LQG for portfolio optimization
M. Abeille, E. Serie, A. Lazaric, X. Brokmann

TL;DR
This paper presents a Linear-Quadratic-Gaussian (LQG) framework for solving complex dynamic portfolio optimization problems involving market predictability, price impact, and partial observability, providing analytical solutions and practical insights.
Contribution
It introduces a novel LQG-based approach for portfolio optimization under realistic market conditions, linking optimal control to a non-arbitrage criterion and offering analytical tools for solution interpretability.
Findings
Derived the optimal control policy within the LQG framework.
Linked the existence of the optimal controller to a non-arbitrage condition.

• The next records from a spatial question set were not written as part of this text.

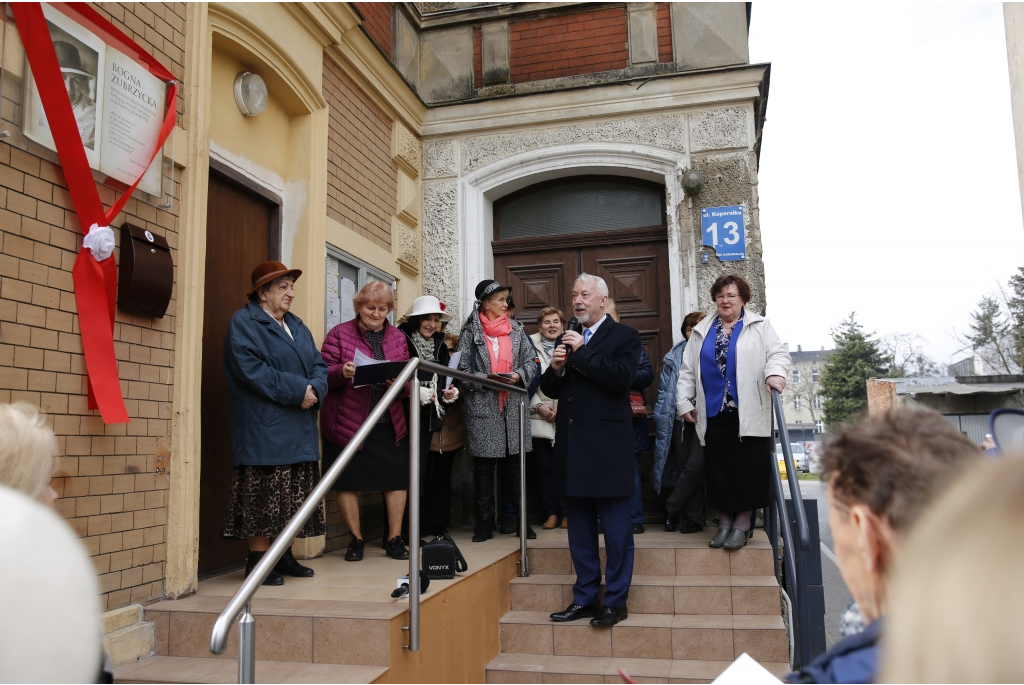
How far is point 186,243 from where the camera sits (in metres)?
3.57

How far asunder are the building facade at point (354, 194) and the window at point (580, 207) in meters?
0.02

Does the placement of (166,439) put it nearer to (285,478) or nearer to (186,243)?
(285,478)

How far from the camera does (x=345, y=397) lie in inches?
170

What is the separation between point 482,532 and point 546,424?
85 cm

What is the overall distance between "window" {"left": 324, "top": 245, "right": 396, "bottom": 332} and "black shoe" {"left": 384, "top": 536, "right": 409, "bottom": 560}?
1.38 m

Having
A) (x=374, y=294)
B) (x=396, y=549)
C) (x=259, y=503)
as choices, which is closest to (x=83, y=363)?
(x=259, y=503)

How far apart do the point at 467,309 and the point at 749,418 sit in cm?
278

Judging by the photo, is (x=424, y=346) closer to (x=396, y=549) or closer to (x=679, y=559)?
(x=396, y=549)

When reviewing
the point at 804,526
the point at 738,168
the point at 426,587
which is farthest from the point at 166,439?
the point at 738,168

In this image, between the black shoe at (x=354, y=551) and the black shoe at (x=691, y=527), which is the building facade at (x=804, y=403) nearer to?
the black shoe at (x=691, y=527)

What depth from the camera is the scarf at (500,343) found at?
16.2 feet

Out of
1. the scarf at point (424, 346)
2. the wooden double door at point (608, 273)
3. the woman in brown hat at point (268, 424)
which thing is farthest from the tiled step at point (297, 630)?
the wooden double door at point (608, 273)

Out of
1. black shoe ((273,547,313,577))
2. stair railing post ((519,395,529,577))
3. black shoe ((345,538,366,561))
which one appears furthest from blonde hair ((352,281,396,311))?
black shoe ((273,547,313,577))

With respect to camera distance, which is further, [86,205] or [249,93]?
[249,93]
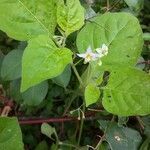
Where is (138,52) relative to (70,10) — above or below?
below

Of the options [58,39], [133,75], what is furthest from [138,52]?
[58,39]

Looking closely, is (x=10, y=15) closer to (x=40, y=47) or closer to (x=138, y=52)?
(x=40, y=47)

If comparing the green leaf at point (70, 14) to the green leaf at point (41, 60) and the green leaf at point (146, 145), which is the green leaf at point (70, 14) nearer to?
the green leaf at point (41, 60)

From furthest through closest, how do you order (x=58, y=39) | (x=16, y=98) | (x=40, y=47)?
1. (x=16, y=98)
2. (x=58, y=39)
3. (x=40, y=47)

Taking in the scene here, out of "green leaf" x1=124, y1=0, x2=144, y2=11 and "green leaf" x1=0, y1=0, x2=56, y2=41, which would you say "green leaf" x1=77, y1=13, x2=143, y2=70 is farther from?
"green leaf" x1=124, y1=0, x2=144, y2=11

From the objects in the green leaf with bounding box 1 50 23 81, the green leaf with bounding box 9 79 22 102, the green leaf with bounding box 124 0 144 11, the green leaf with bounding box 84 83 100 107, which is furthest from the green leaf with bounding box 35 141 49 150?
the green leaf with bounding box 124 0 144 11

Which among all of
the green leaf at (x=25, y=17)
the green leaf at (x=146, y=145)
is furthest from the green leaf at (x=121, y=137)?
the green leaf at (x=25, y=17)
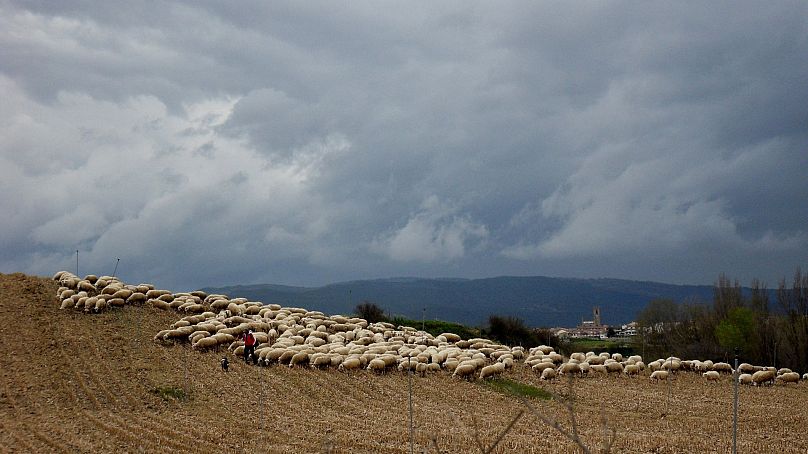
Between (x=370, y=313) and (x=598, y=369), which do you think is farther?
(x=370, y=313)

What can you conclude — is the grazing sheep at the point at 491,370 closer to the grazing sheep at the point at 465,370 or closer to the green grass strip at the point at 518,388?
the green grass strip at the point at 518,388

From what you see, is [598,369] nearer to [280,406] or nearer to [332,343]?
[332,343]

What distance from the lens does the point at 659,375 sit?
117ft

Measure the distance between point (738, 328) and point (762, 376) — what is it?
91.7ft

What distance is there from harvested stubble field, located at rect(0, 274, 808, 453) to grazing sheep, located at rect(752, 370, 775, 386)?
1.13 metres

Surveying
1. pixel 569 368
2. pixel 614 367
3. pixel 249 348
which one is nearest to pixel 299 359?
pixel 249 348

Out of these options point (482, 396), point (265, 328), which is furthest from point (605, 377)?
point (265, 328)

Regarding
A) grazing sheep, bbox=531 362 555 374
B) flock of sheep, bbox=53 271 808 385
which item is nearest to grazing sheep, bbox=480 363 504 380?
flock of sheep, bbox=53 271 808 385

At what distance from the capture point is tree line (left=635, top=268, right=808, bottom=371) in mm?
56094

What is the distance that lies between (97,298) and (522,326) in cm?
4717

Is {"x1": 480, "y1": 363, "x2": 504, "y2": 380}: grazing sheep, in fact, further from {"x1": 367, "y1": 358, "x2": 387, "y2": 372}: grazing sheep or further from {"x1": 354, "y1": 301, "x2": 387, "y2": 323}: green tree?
{"x1": 354, "y1": 301, "x2": 387, "y2": 323}: green tree

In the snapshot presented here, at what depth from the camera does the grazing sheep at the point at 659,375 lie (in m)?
35.6

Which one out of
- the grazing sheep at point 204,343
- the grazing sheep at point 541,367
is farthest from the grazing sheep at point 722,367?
the grazing sheep at point 204,343

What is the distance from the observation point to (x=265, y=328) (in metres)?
39.0
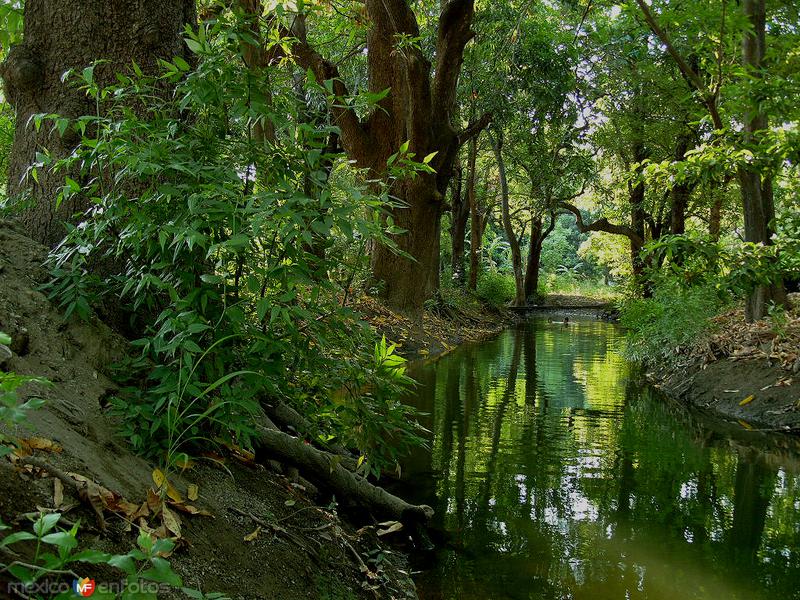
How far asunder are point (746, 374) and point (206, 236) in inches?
328

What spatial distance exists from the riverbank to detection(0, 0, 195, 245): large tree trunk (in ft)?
24.6

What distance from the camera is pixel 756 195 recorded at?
945 cm

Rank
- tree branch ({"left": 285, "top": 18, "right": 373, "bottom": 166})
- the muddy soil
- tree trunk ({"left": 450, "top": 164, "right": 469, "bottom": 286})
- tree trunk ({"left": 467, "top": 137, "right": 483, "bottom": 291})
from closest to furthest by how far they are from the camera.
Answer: the muddy soil, tree branch ({"left": 285, "top": 18, "right": 373, "bottom": 166}), tree trunk ({"left": 467, "top": 137, "right": 483, "bottom": 291}), tree trunk ({"left": 450, "top": 164, "right": 469, "bottom": 286})

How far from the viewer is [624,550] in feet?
13.8

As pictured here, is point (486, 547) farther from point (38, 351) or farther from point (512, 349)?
point (512, 349)

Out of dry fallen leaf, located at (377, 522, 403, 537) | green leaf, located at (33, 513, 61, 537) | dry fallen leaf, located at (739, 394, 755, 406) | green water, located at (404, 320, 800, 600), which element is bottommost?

Demonstrated the method on a synthetic portfolio problem.
Abstract
We introduce a generic solver for dynamic portfolio allocation problems when the market exhibits return predictability, price impact and partial observability. We assume that the price modeling can be encoded into a linear state-space and we demonstrate how the problem then falls into the LQG framework. We derive the optimal control policy and introduce analytical tools that preserve the intelligibility of the solution. Furthermore, we link the existence and uniqueness of the optimal controller to a dynamical non-arbitrage criterion. Finally, we illustrate our method using a synthetic portfolio allocation problem.